= Eighteen Nation Committee on Disarmament =

United Nations-sponsored committee

The Eighteen Nation Committee on Disarmament (ENDC) was sponsored by the United Nations in 1961. The ENDC considered disarmament, confidence-building measures and nuclear test controls. Between 1965 and 1968, the ENDC negotiated the Treaty on the Non-Proliferation of Nuclear Weapons.

==History==
The United Nations (UN) General Assembly accepted the decision of the major powers to create the ENDC through resolution 1722 (XVI) on December 21, 1961. The ENDC began work on March 14, 1962, in Geneva, Switzerland, and met regularly until August 26, 1969. On that date the ENDC was reconstituted as the Conference of the Committee on Disarmament (CCD). The August 26 meeting of the ENDC was its 431st since its inception. Soon after the ENDC began work the Soviet Union submitted a draft treaty for consideration. The USSR Draft Treaty on General and Complete Disarmament under Strict International Control was submitted to the ENDC on March 15, 1962. The Soviet draft treaty was an 18-point plan for disarmament in three stages which included nuclear disarmament and the creation of a UN special disarmament organization. The United States quickly countered with its own proposals on April 18, 1962.

==Members==
The ENDC included the original members of the Ten Nation Committee on Disarmament (TNCD) as well as eight additional member nations. The ENDC actually only included the participation of seventeen nations, as France did not participate in an official capacity. However, they were involved in an unofficial role in consultations with the other Western representatives.
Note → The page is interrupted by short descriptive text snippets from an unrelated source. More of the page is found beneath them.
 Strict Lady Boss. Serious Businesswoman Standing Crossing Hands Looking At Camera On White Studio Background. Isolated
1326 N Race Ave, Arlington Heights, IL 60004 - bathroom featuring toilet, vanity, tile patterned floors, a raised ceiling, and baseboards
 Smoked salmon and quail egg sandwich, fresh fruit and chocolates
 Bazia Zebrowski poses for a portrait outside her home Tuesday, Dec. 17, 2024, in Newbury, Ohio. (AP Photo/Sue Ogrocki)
The original members of TNCD were: (Western Bloc) – Canada, France, Italy, United Kingdom, United States. (Eastern Bloc) – Bulgaria, Czechoslovakia, Poland, Romania, Soviet Union.

The nations added to ENDC were: Brazil, Burma, Ethiopia, India, Mexico, Nigeria, Sweden, United Arab Republic (UAR).

==Results and legacy==
The ENDC (1962–1969) was one of several predecessors to the current UN disarmament organization, the Conference on Disarmament (CD). The ENDC followed the short-lived Ten Nation Committee on Disarmament (1960), and was succeeded by the CCD (1969–1978) until the CD was formed in 1979.
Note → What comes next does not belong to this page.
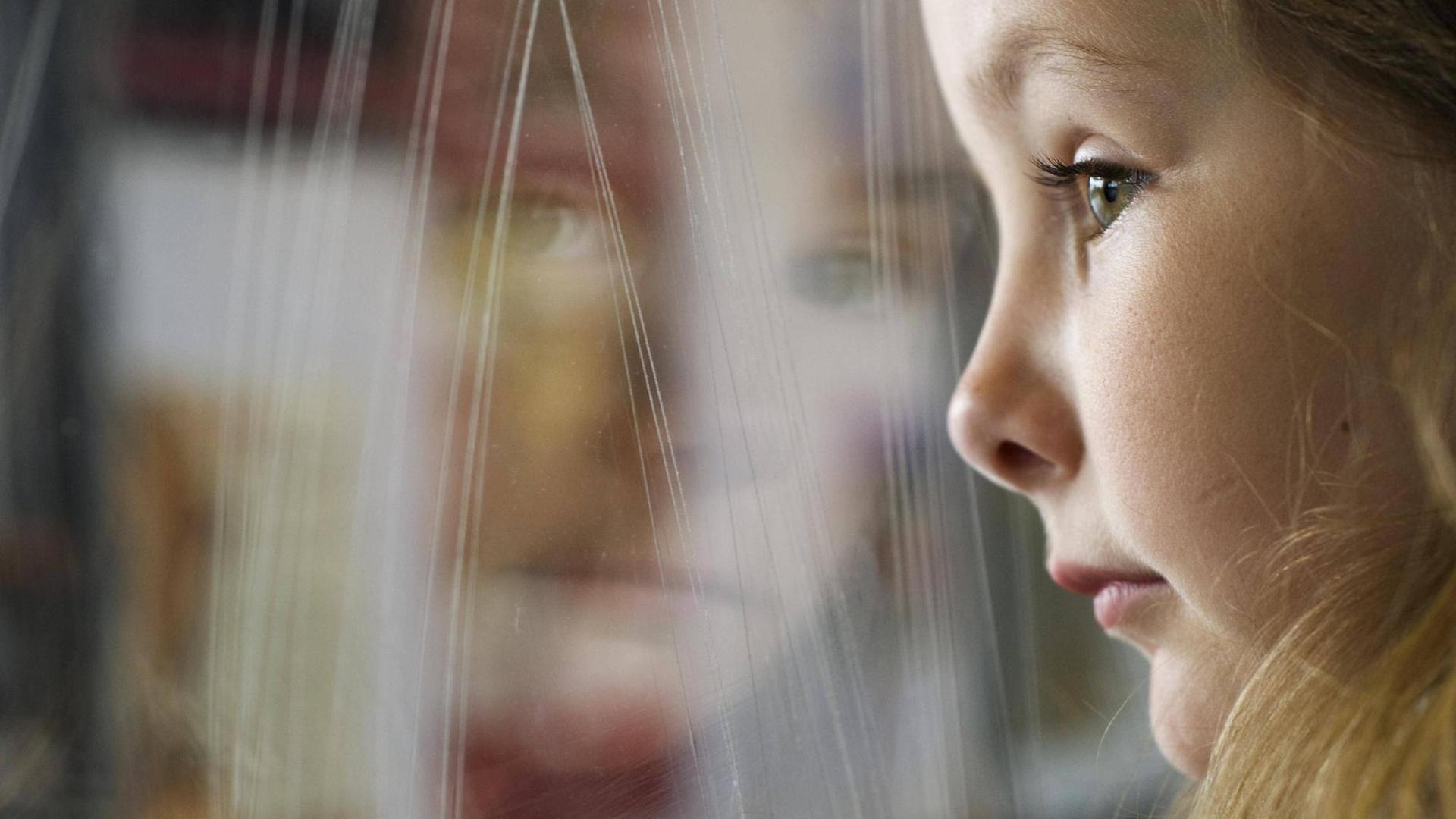 Ein junges Mädchen lehnt sich an die Glasscheibe eines Zugfensters.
After the events of the Cuban Missile Crisis in 1962 leaders in both Washington, D.C., and Moscow found that communicating with each other was plagued with certain delay. In the aftermath of the crisis the ENDC presented a working paper titled "Measures to Reduce the Risk of War Through Accident, Miscalculation, or Failure of Communication". In the paper, the United States proposed a direct link of communication between Washington and Moscow. Though the Soviets had previously rejected such a link outside the framework of a larger disarmament agreement in April 1963 both sides announced a willingness to commit to such an agreement. The agreement, usually known as the "Hot Line Agreement" was signed and entered into force on June 20, 1963. Although the ENDC ratified the Hot Line Agreement the negotiations that actually led to its implementation occurred outside the confines of the committee.